**Problems to solve**:
1/ Reproduce the stretch of the passage on GPHIN and the early COVID-19 outbreak from "The government’s risk" through "the SitRep said.".
2/ List each signal that, according to the passage on GPHIN and the early COVID-19 outbreak, was growing louder by late January.
3/ In the passage on GPHIN and the early COVID-19 outbreak, which body distributes the Situation Reports?

**Extract provided**:
At a meeting of senior officials in the first few weeks of the outbreak, a Public Health director was asked why GPHIN’s internal reports had missed crucial developments that were now being widely reported in news around the world: that human-to-human transmission of the virus had been detected.
Confronted about the omission, the analysts were confused. That information had in fact been discussed in earlier reports, before it was widely known – and before the documents were sent up the chain.
“Items on Wuhan and transmission were mentioned,” said the employee. But those items “were removed,” the person said.
At that moment, the analysts couldn’t be sure what information they were gathering was being conveyed up through the department.
Asked why such material would be removed from the analysts’ reports, Public Health would not agree to an interview, but responded in a statement: “The premise of the question is not clear; senior management at PHAC have been fully engaged and briefed on the issue since the first report of an undiagnosed pneumonia in Wuhan emerged on December 31, 2019.”
However, such signals were exactly the kind of information GPHIN was created to detect, so that the government could understand the urgency, and move quickly.
“A week or even a few days makes a huge difference,” one GPHIN employee said. “Our basic reason for existing was to get information to the decision makers so that this wouldn’t happen.”
WE WEREN’T PAYING ATTENTION
Throughout January, February and into March, the government believed the outbreak posed little risk to Canada.
Even as disturbing signals began to emerge from China, and soon Italy, Ottawa’s position did not waver.
On Jan. 15, the Public Health Agency produced a document known as a Situation Report that stated the risk the virus posed to Canada was “Low.”
The SitReps, as they are known, are internal documents distributed by the Centre for Emergency Preparedness and Response, providing a snapshot of an evolving event and an assessment of its urgency. The reports draw input from a variety of federal sources, GPHIN among them.
The government’s risk assessments for COVID-19 were based on several factors, including the likelihood of the virus spreading internationally, and whether certain types of transmission were known to be occurring – such as person-to-person and asymptomatic spread.
However, despite the government’s determination that the risk to Canada was low, the Jan. 15 report contained a key detail that, perhaps, should have raised more concern than it did: The wife of a man working at the Wuhan market where the outbreak is believed to have originated had fallen ill, even though she had no exposure to the market. “Potential person-to-person transmission has been identified,” the SitRep said.
But several days later, Health Minister Patty Hajdu was given speaking notes that downplayed those same risks. Canadians were told to wash their hands often, but wearing masks was not necessary. “Based on the information that we have,” the notes said, under the title “Minister’s Messages,” there was “no clear evidence that this virus is easily transmitted between people. However, it is possible there may be limited human-to-human spread.”
Inside the department, the analysts and other scientists at Public Health were growing frustrated with a bureaucracy that didn’t see the value in interpreting the troubling signals coming from China.
“The Agency thought it was China’s problem and that, because they had [dealt with] SARS, they were ready,” the GPHIN analyst said.
By late January, the signals were growing louder. Chinese health workers were falling ill; crews were rushing to build an emergency hospital; high-level political meetings were abruptly cancelled; and the mayor of Wuhan admitted the government dragged its feet on releasing data about the outbreak. Talk of overflowing hospitals and mounting deaths grew louder online.
These were hints of an unusual problem. Yet with the situation evolving rapidly, Canada revisited its risk assessment in a Jan. 24 Situation Report and said the threat “remains low.”

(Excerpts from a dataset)

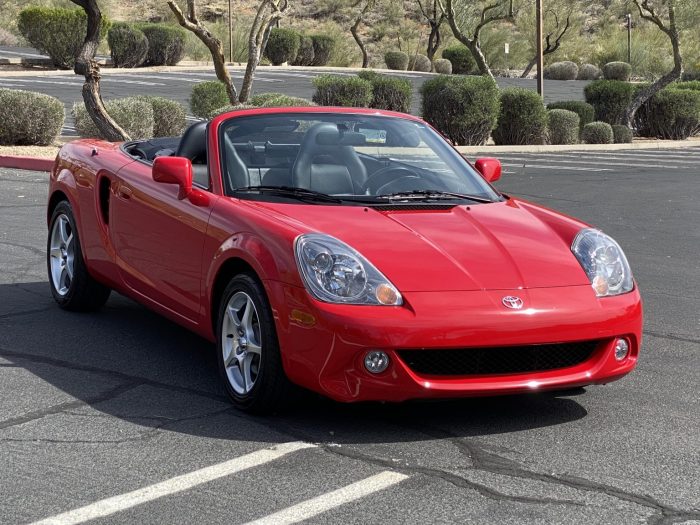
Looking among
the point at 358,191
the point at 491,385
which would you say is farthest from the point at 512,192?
the point at 491,385

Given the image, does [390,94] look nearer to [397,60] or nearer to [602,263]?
[602,263]

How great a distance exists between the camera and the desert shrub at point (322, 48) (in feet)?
185

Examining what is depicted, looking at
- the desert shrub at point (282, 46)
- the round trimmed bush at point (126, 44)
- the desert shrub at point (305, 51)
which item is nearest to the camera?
the round trimmed bush at point (126, 44)

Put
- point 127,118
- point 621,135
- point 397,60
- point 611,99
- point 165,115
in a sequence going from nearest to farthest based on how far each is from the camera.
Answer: point 127,118
point 165,115
point 621,135
point 611,99
point 397,60

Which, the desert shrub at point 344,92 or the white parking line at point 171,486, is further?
the desert shrub at point 344,92

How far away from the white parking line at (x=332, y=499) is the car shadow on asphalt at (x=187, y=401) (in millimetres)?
519

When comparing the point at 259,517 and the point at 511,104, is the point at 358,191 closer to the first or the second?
the point at 259,517

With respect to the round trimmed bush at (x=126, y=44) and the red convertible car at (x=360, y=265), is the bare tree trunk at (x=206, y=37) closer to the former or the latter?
the red convertible car at (x=360, y=265)

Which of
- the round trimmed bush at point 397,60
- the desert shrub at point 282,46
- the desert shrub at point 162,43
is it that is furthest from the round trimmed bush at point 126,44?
the round trimmed bush at point 397,60

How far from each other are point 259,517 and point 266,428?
1.14 metres

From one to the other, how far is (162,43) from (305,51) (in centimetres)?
846

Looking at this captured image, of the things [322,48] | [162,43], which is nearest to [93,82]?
[162,43]

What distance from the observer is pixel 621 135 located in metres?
30.7

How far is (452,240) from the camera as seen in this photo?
18.9 ft
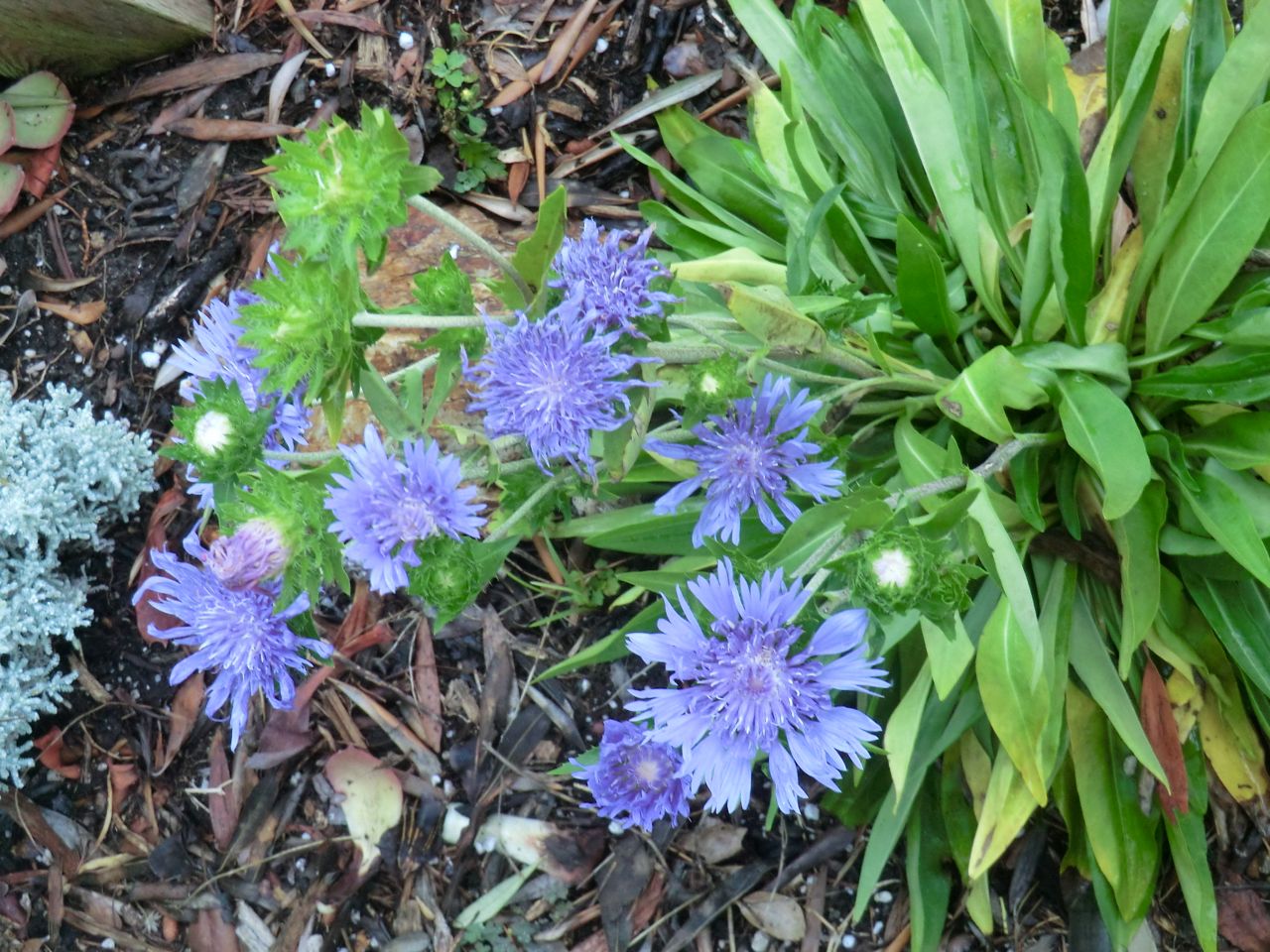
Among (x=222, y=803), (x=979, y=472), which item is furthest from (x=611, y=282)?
(x=222, y=803)

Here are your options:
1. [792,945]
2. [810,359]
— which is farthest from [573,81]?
[792,945]

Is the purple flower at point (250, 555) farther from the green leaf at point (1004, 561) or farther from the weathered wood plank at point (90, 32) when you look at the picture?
the weathered wood plank at point (90, 32)

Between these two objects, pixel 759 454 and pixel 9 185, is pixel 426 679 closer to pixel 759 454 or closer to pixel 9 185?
pixel 759 454

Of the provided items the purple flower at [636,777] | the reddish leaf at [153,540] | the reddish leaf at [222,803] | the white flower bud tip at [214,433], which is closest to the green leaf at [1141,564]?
the purple flower at [636,777]

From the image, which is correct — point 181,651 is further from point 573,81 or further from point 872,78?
point 872,78

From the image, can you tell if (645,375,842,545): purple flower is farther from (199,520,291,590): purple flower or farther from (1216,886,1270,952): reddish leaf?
(1216,886,1270,952): reddish leaf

**Exercise results**:
1/
The government’s risk assessments for COVID-19 were based on several factors, including the likelihood of the virus spreading internationally, and whether certain types of transmission were known to be occurring – such as person-to-person and asymptomatic spread.
However, despite the government’s determination that the risk to Canada was low, the Jan. 15 report contained a key detail that, perhaps, should have raised more concern than it did: The wife of a man working at the Wuhan market where the outbreak is believed to have originated had fallen ill, even though she had no exposure to the market. “Potential person-to-person transmission has been identified,” the SitRep said.

2/
- Chinese health workers were falling ill.
- Crews were rushing to build an emergency hospital.
- High-level political meetings were abruptly canceled.
- The mayor of Wuhan admitted the government dragged its feet on releasing data about the outbreak.
- Talk of overflowing hospitals and mounting deaths grew louder online.

3/ The Centre for Emergency Preparedness and Response.